▶ [Required work]:
Transcribe all of the data exactly, leaving nothing out.

Given data section start

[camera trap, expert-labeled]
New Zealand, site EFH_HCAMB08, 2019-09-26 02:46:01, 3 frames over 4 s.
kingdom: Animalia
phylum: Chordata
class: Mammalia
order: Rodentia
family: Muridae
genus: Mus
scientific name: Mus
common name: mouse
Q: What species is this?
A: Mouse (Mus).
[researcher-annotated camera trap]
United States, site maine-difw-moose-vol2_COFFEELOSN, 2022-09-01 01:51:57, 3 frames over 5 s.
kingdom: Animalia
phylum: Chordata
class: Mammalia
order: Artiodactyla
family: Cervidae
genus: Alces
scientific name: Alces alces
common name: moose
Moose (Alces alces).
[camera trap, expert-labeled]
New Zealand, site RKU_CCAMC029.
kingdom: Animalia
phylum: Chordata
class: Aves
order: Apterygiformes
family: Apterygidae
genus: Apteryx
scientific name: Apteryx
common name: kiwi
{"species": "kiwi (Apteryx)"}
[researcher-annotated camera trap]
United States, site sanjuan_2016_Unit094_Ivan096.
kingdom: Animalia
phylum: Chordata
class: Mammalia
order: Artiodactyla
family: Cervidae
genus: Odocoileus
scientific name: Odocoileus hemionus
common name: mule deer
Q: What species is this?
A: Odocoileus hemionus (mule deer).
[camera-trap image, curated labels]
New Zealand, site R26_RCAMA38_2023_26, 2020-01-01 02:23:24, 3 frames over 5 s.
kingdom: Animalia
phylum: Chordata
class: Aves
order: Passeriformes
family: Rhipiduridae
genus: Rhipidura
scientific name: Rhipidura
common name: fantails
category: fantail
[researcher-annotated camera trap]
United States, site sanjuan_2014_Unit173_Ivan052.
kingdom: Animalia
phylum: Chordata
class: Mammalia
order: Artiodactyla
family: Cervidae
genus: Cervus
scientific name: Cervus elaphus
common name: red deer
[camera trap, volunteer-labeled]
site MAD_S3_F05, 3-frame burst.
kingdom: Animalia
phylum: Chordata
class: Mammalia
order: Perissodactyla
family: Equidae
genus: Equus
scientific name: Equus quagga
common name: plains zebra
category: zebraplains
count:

Given data section end

▶ [Answer to this task]:
[camera trap, expert-labeled]
New Zealand, site EFH_HCAMB08, 2019-09-26 02:46:01, 3 frames over 4 s.
kingdom: Animalia
phylum: Chordata
class: Mammalia
order: Rodentia
family: Muridae
genus: Mus
scientific name: Mus
common name: mouse
Q: What species is this?
A: Mouse (Mus).
[researcher-annotated camera trap]
United States, site maine-difw-moose-vol2_COFFEELOSN, 2022-09-01 01:51:57, 3 frames over 5 s.
kingdom: Animalia
phylum: Chordata
class: Mammalia
order: Artiodactyla
family: Cervidae
genus: Alces
scientific name: Alces alces
common name: moose
Moose (Alces alces).
[camera trap, expert-labeled]
New Zealand, site RKU_CCAMC029.
kingdom: Animalia
phylum: Chordata
class: Aves
order: Apterygiformes
family: Apterygidae
genus: Apteryx
scientific name: Apteryx
common name: kiwi
{"species": "kiwi (Apteryx)"}
[researcher-annotated camera trap]
United States, site sanjuan_2016_Unit094_Ivan096.
kingdom: Animalia
phylum: Chordata
class: Mammalia
order: Artiodactyla
family: Cervidae
genus: Odocoileus
scientific name: Odocoileus hemionus
common name: mule deer
Q: What species is this?
A: Odocoileus hemionus (mule deer).
[camera-trap image, curated labels]
New Zealand, site R26_RCAMA38_2023_26, 2020-01-01 02:23:24, 3 frames over 5 s.
kingdom: Animalia
phylum: Chordata
class: Aves
order: Passeriformes
family: Rhipiduridae
genus: Rhipidura
scientific name: Rhipidura
common name: fantails
category: fantail
[researcher-annotated camera trap]
United States, site sanjuan_2014_Unit173_Ivan052.
kingdom: Animalia
phylum: Chordata
class: Mammalia
order: Artiodactyla
family: Cervidae
genus: Cervus
scientific name: Cervus elaphus
common name: red deer
[camera trap, volunteer-labeled]
site MAD_S3_F05, 3-frame burst.
kingdom: Animalia
phylum: Chordata
class: Mammalia
order: Perissodactyla
family: Equidae
genus: Equus
scientific name: Equus quagga
common name: plains zebra
category: zebraplains
count:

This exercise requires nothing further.